Exact copy, no pictures: every line from the one that contains "Fact: Internal controls are not" through the end of the data below, and nothing else.

══ Input ══

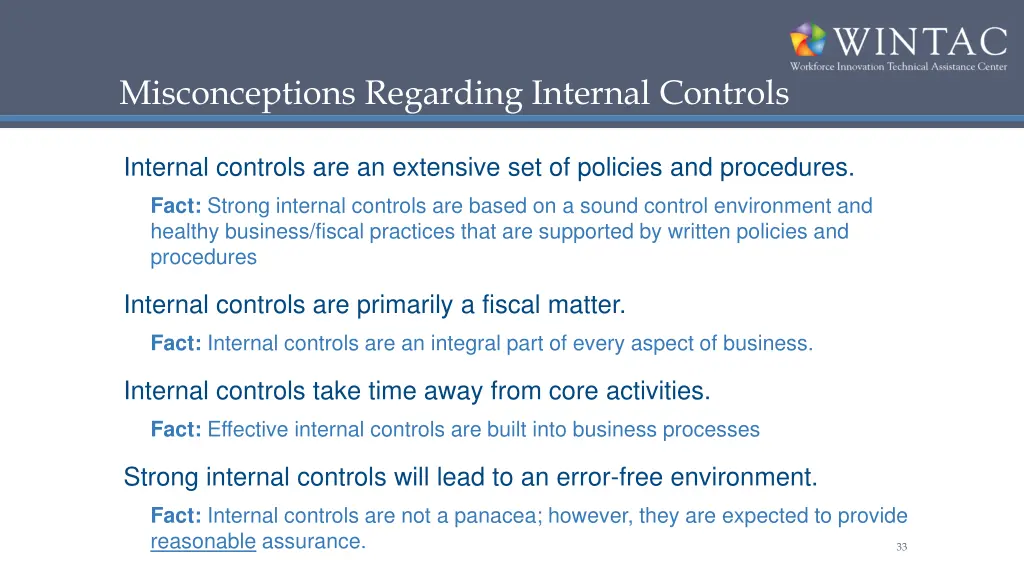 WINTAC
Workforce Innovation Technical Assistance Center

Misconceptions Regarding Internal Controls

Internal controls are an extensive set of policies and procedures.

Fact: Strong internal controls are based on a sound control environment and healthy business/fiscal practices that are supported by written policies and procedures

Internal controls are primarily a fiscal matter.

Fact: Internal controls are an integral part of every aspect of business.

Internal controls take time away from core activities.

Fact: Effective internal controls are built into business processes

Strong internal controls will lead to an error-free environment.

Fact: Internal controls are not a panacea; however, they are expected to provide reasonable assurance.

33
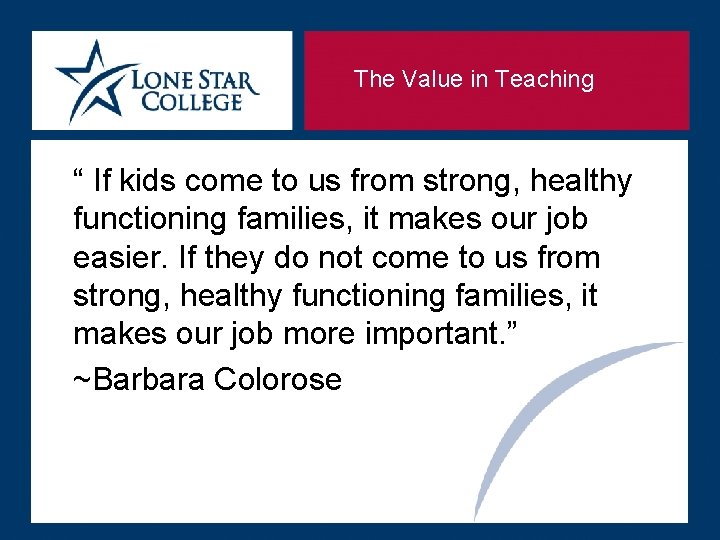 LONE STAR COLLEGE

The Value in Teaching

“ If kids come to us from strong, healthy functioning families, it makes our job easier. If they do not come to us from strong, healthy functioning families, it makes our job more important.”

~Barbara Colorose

═══

• _Result_
Fact: Internal controls are not a panacea; however, they are expected to provide reasonable assurance.

33
 LONE STAR COLLEGE

The Value in Teaching

“ If kids come to us from strong, healthy functioning families, it makes our job easier. If they do not come to us from strong, healthy functioning families, it makes our job more important.”

~Barbara Colorose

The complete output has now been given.